## Document extract
This blog post is part of Library Day in the Life. I am writing about my job as a business research librarian for a UK law firm.

Started at 9 today, so didn’t have to get up quite as early as yesterday! The day started off pretty well when I found my payslip on my desk as I got in (oh payday! I’ve missed you so much! Don’t leave it so long before you visit again, ok?). Sadly it quickly took a turn for the worse as I headed down to the canteen for a slice of toast only to discover that they had run out of crunchy peanut butter, and I had to make do with the (obviously) vastly inferior smooth variety. Boo.

Smooth peanut butter

Pictured: the poor man's breakfast spread. Photo courtesy of kurafire on Flickr

No time to mope though: I had to quickly overcome this crushing disappointment and get on with checking my emails and planning what I needed to do today. Started off by deleting about 20 out of office replies I’d got to the monthly property alert email I’d scheduled to send first thing this morning – that’s actually far less than I usually get from this email, it goes to a lot of people! I guess not many people are on holiday at the end of January… I then phoned the business development (BD) manager I’d talked to yesterday about the property markets strategy, but got his voicemail. Left him a message, then went to talk to one of my library colleagues about the trainee seat moves that are happening next month (note for those not well acquainted with law firms – the trainee solicitors spent several months with each practice team within the firm during their two-year traineeship. These are referred to as “seats”. They move seats a couple of times a year, and each time we offer them refresher courses in research skills, if they want/need it, and also try to bring their attention to any resources, specific to their new seat, that they might not have used before).

## Extracted material
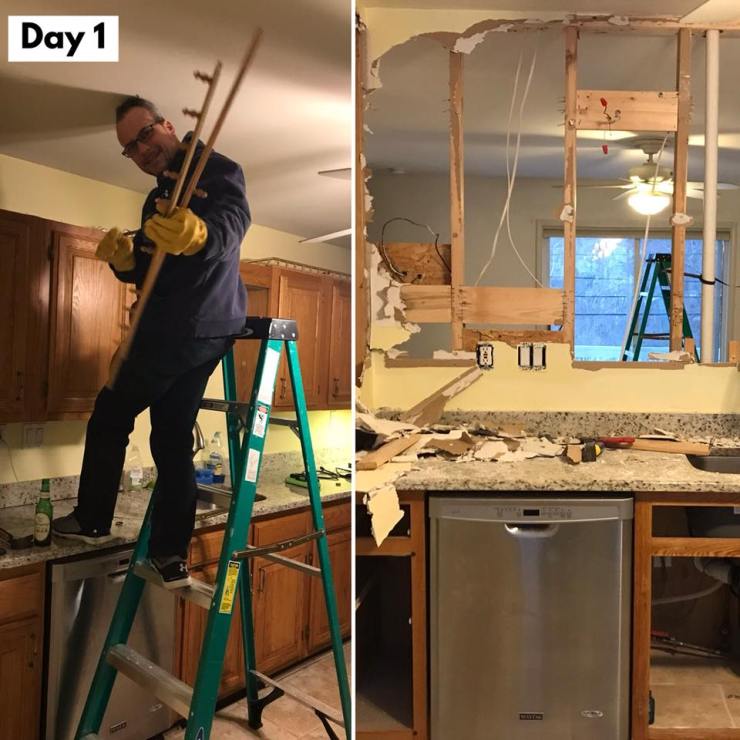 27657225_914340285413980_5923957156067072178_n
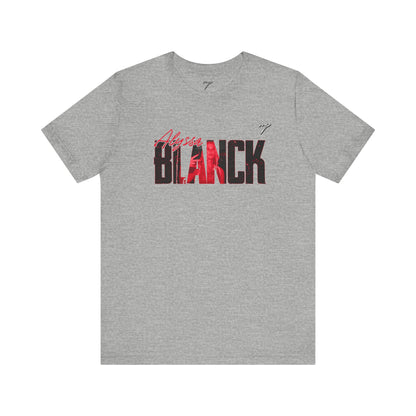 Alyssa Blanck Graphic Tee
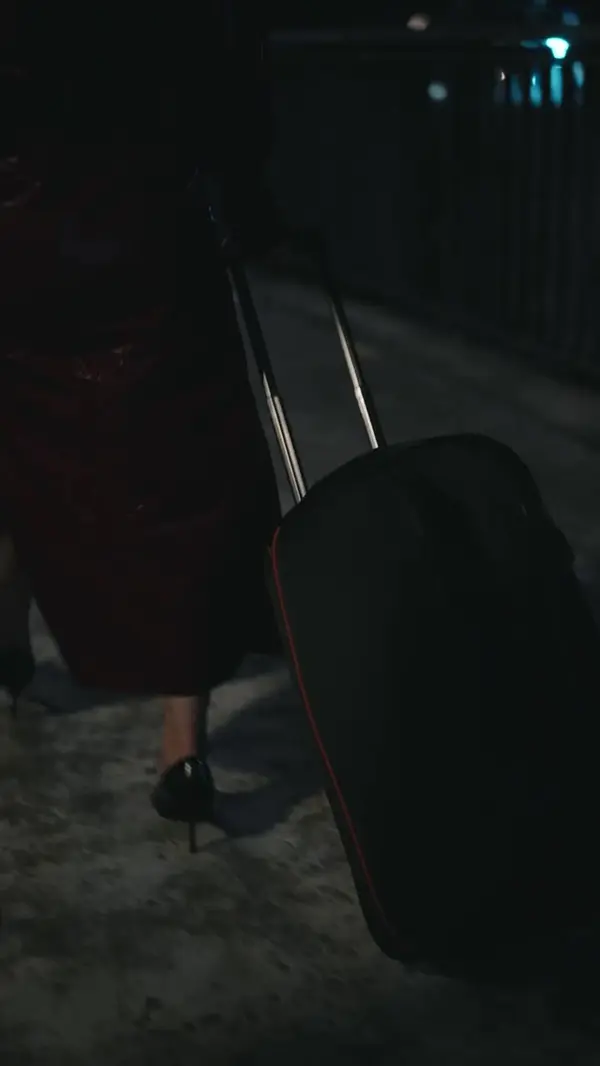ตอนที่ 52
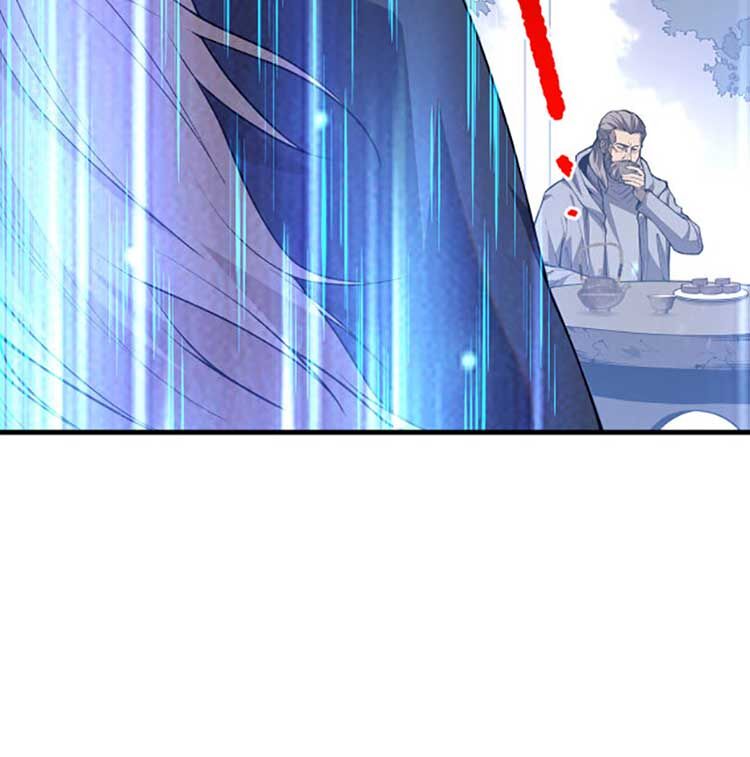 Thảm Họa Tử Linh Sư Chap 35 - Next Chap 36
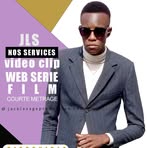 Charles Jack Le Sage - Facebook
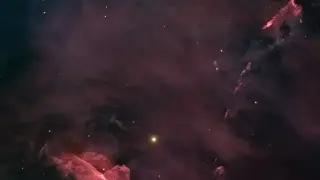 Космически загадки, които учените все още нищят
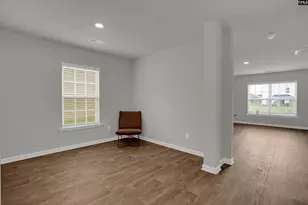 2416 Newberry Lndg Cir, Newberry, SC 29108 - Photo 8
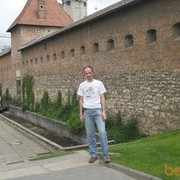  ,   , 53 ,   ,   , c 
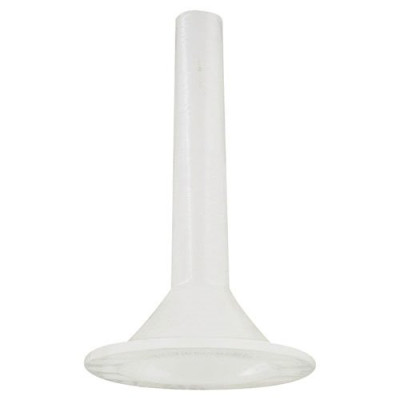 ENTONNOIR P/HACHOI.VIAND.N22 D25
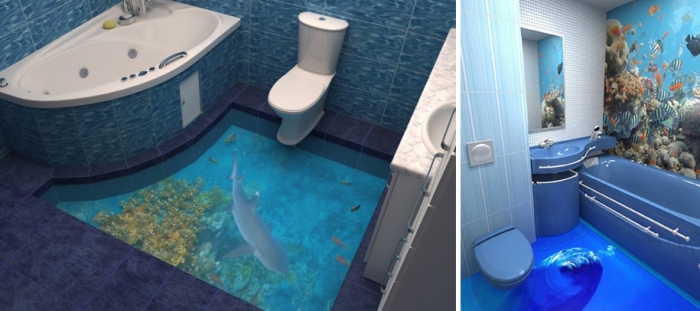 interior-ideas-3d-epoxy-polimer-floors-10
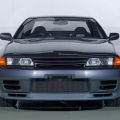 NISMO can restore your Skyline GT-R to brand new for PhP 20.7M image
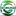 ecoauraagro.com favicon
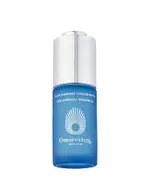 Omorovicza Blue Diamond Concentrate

## Task brief
Reproduce everything from "This blog post" down to "smooth variety. Boo." in the blog post about a law firm librarian's workday, word for word.

## Response to this task
This blog post is part of Library Day in the Life. I am writing about my job as a business research librarian for a UK law firm.

Started at 9 today, so didn’t have to get up quite as early as yesterday! The day started off pretty well when I found my payslip on my desk as I got in (oh payday! I’ve missed you so much! Don’t leave it so long before you visit again, ok?). Sadly it quickly took a turn for the worse as I headed down to the canteen for a slice of toast only to discover that they had run out of crunchy peanut butter, and I had to make do with the (obviously) vastly inferior smooth variety. Boo.